Ma se la donna è così, beh, allora tanto vale tenersi l’uomo, no?! E infatti è proprio questo che accade in Italia. Si prendono 4 donne e le si manda al finto-potere per un anno o due, poi le si rispedisce tutte a casa, per N motivi che non sto a dire.

La donna “diversa” da quella che regna incontrastata nell’immaginario dell’uomo di potere italiano, (quello che decide quali donne mandare al finto-potere per un anno o due e poi rispedire a casa), quella sboccata, che la minigonna l’ha lasciata a Barbie e forse neanche, che se ne intende di Economia e magari anche di Politica estera e Armamenti nucleari, che non lesina di sfoderare frasi al veleno e mollare calci negli stinchi a chiunque tenti di ostacolarla… quella no, proprio non la vogliamo noi maschi italiani! E non la vogliamo in nessun contesto social-lavorativo, figuriamoci quindi al potere… Quello vero.

Penso che in Italia si reprima la donna (intesa come individuo) ANCHE perché gli uomini non hanno ancora imparato ad amare la parte maschile della donna, come anche la parte femminile degli altri uomini e di se stessi. E’ costantemente repressa e massacrata l’altra parte di noi, e in questo, come in tutto il resto d’altronde, la Chiesa ha la sua bella fetta di responsabilità. Così adesso ci troviamo in pieno processo civile involutivo in Italia, oggi più che mai. Agli occhi del resto del mondo appariamo come un popolo impotente, assolutamente non competitivo, sia verso l’alto che verso il basso. Siamo anche un popolo che gode meno degli altri, secondo me, perché non c’è niente di più bello dell’identità umana goduta “nella sua pienezza”, cioè col suo essere maschile e femminile uniti a formare una cosa sola (ognuno, poi, dosando le parti di sé come meglio crede e più desidera).

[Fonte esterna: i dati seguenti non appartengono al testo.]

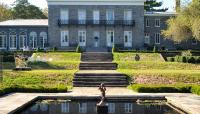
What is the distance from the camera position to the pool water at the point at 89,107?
1612cm

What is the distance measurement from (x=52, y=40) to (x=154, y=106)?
119 ft

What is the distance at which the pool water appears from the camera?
16125mm

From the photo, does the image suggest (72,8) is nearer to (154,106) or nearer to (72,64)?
(72,64)

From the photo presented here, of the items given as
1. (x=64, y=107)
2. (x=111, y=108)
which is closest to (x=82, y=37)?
(x=64, y=107)

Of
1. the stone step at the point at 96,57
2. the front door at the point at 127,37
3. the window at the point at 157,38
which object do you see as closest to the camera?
the stone step at the point at 96,57

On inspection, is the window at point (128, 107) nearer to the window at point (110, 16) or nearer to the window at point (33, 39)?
the window at point (110, 16)

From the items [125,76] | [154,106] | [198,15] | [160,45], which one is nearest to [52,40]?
[160,45]

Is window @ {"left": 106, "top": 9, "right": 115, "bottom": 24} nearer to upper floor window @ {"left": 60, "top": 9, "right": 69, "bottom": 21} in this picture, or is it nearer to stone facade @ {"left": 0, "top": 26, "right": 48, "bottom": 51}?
upper floor window @ {"left": 60, "top": 9, "right": 69, "bottom": 21}

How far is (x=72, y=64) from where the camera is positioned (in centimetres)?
3469

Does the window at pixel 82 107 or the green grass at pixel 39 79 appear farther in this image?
the green grass at pixel 39 79

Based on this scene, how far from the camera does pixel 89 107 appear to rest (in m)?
17.3

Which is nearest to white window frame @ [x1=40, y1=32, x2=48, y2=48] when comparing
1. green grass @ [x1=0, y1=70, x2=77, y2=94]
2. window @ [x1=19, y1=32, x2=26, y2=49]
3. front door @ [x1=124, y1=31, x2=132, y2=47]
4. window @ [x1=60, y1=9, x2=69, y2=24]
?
window @ [x1=19, y1=32, x2=26, y2=49]

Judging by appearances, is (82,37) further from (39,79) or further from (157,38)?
(39,79)

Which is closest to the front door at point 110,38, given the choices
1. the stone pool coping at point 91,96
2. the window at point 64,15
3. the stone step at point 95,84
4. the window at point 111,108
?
the window at point 64,15
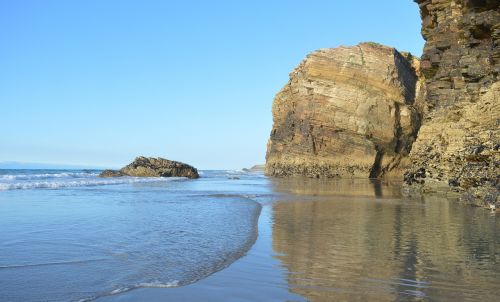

Perciò la domanda che si sono fatti la Bonino e Michi me la faccio anch’io. E mi rispondo che Sì, fino a quando l’uomo italiano non imparerà ad amare anche la parte maschile delle donne (come la parte femminile degli uomini) MAI e poi mai riconoscerà nelle Pari Opportunità il fondamento cardine di ogni popolo cosiddetto “civile e democraticamente organizzato”. Questo spiega perché la parità uomo-donna non dipenda affatto dal livello economico di un Paese ma dal grado di maturità raggiunto dalle sue genti. A volte il divario fra le due cose può essere anche molto grande. Questo spiega perché Cile, India e tanti altri Paesi che noi riteniamo goffamente “inferiori a noi” ci stiano in realtà superando in tutto. “Tutto” è per me sinonimo, prima di ogni altra cosa, di Pari opportunità e Libertà, cose di cui l’Italia sembra sempre più volerne farne a meno, chissà perché.